» **Requirement 1**
Name every person mentioned by name in the article about the film Jan Palach that comes before the listing.
» **Requirement 2**
Write the next part of the article about the film Jan Palach, which comes before the listing, picking up after its last sentence.

» **Extracted text**
[Start of section]

Jan Palach is a Czech biographical film directed by Robert Sedláček. The film follows Jan Palach during 1968 and 1969 and shows the final 6 months of his life. The film premiered at Uherské Hradiště Summer Film School.

Plot
The film chronicles the life of Jan Palach from childhood until his death in 1969.

The film starts during Palach's childhood. Palach gets lost in the woods and wanders in snow while his family tries to find him. The film then cuts to 1967 when Palach goes on a student work trip to Kazakhstan. He befriends a young Russian who gets in trouble, but Palach stands up for him against his superior. Palach then visits France along with his friends. He enjoys his time there until he finds out about the Warsaw Pact invasion of Czechoslovakia which shocks him. Palach decides to return to Czechoslovakia. He hears about the self-immolation of Ryszard Siwiec. Palach participates in a strike against invasion and tries to be active but is disappointed with the passiveness of society. He eventually decides to self-immolate himself against the invasion. The film ends with a shot of his burnt face.

[End of section]

» **Collected data**
[Start of section]

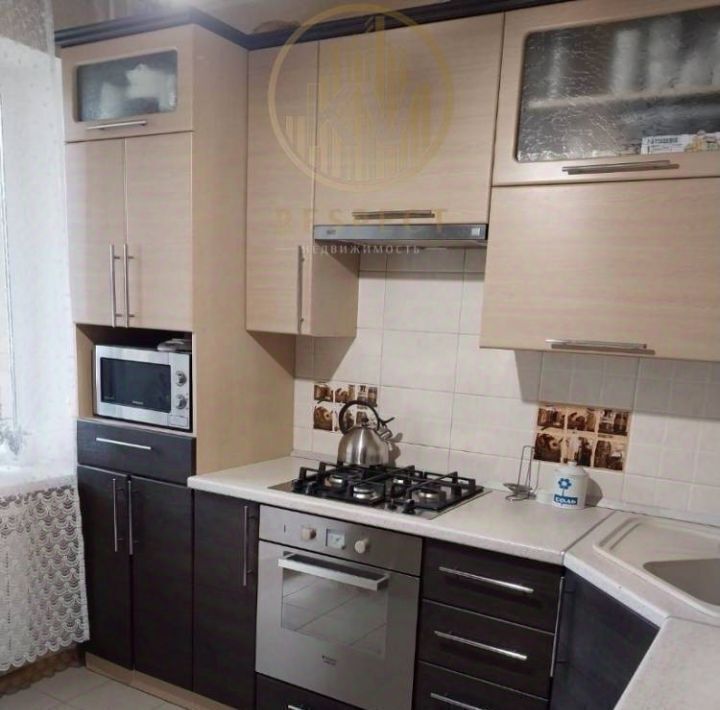 квартира г Ессентуки ул Пятигорская 121 фото 12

[End of section]

» **Expected answer 1**
Jan Palach, Robert Sedláček, Ryszard Siwiec

» **Expected answer 2**
Cast

 Viktor Zavadil as Jan Palach
 Zuzana Bydžovská as Libuše Palachová
 Denisa Barešová as Helenka
 Kristína Kanátová as Eva
 Michal Balcar as Jiří Palach
 Karel Jirák as Ladislav Žižka
 Jan Vondráček as Professor
Jiří Zapletal as Josef Smrkovský
 Daniel Želatý as Jakub Schwarz Trojan
Gérard Robert Gratadour	
Simone Hrášková	
Patrik Paušo

Production
The film was shot at Prague, Milovice or Pardubice Square which was used instead of Wenceslas Square. Filmmakers created a scale model of Statue of Saint Wenceslas.  Self-immolation was shot with a stuntman at Střešovice.  Scenes from a church were shot at Evangelical Church at Libiš that was attended by Palach. Jakub Schwarz Trojan was played by his colleague Daniel Želatý.

Release
The film premiered at Uherské Hradiště Summer Film School on 5 August 2018. It was distributed for cinemas on 21 August 2018. The film was projected in 95 Czech cinemas during the first week after its release. It was attended by 13,129 people and grossed 1,900,000 CZK.

Reception 
The film received generally positive reviews from Czech critics. It holds 75% at Kinobox.cz. The film was awarded for 6 Czech Film Critics' Awards.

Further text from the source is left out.